# SOURCE PASSAGE
I studied communication science and dived into the role of a social media manager in different companies.
I knew that you can boost your posts on Facebook to reach some more people, which I did in my past job, but I never knew what power and strategic thinking was behing all of that. When I came to ASF and we started our last campaign against EDEKA, our campaign manager asked me if I could imagine running our ads and becoming our ads experts with the help of Matej. I didn't know how much work that would be and naive as I was I said yes sure :D
Matej began to teach me everything about META ads and it took us several meetings, countless hours and a lot of nerves actually on both sides, to get me on track (Thank you matej). Then I was ready to take over the campaign ads and I made good progress in understanding them. BUT I wasn't able to give advice on budgeting or strategy, but luckily I had Matej as a consultant to take over everytime I couldn't answer. And to be honest still to this day I would never say I am an expert and I still consult Matej a lot and honeytly I think it's like learning a new language: Once you stop practicing for a while you forget most of it :D So this is just a reminder that we are all human AND of course that it is even better to have this community to learn from each other and consult eachother!
So what did I quickly learn:
Ads are not just marketing. Ads are a system of:
strategy
testing
data
constant optimisation
constant learning and practicing and adapting
Ads do not start in Meta Ads Manager.
They start here:
Campaign Strategy → Communication Strategy → Ads
Before any ads are created, we develop a communication manual.
This document defines:
the main message
the problem
the solution
the campaign narrative
CTAs
tone of voice
Example from our year-end fundraising:
Main message: “Become a hero for chickens."
The manual also explains:
the suffering of broiler chickens
why change is needed
how supporters can help
This ensures that everyone in the team has the same foundation and that communication is the same within all channels (not only social media but also e-mails, press or website).
Common question: How much money should we invest in ads?
We usually work backwards from the goal.
What do we want to achieve?
If we want to get 200 new leads we look at other similar campaigns we did to get some orientation on the average price per new lead. Then we take this to calculate how much we would need to meet the goal.

# SHORT TASK 1
In the text on running campaign ads, what is the main message of the year-end fundraising example?
# SHORT TASK 2
Copy everything in the text on running campaign ads from "The manual also" down to "from the goal.", swapping "supporters" for "donors".
# SHORT TASK 3
Pick up the text on running campaign ads after its final sentence and write the next part.

# RECORDED DATA

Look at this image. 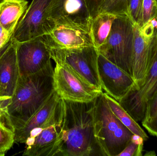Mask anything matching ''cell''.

# RESULT 1
"Become a hero for chickens."

# RESULT 2
The manual also explains:
the suffering of broiler chickens
why change is needed
how donors can help
This ensures that everyone in the team has the same foundation and that communication is the same within all channels (not only social media but also e-mails, press or website).
Common question: How much money should we invest in ads?
We usually work backwards from the goal.

# RESULT 3
Key factors:
acceptable cost per donor
campaign duration
platform (LinkedIn ads are higher than META)
Of course it heavily depends on how much budget the organisation has for ad campaigns too.
We almost always set a limitation on ads:
2€ as a max. : we will run our best creatives and new ones for the Ausbildungsmesse so it probably will not go over 2 € → ALWAYS check the CPR, check in every week → IMPORTANT: Cost per result is new lead NOT signup. COST PER NEW LEAD should not go over 2€.
This gives us a good overview on when to turn off the ads or when to put some more money in to very good working ads.
Ads make sense when:
the goal is measurable
the content is strong
we want to reach new audiences
organic reach is not enough
When you have the campaign strategy and the communication strategy you also need an ads strategy.
How many ads do you need?
Answer: More than you think. BUT there is also a too much!*
Because we never know in advance:
which image will work
which emotion resonates
which message converts
Ads are experiments.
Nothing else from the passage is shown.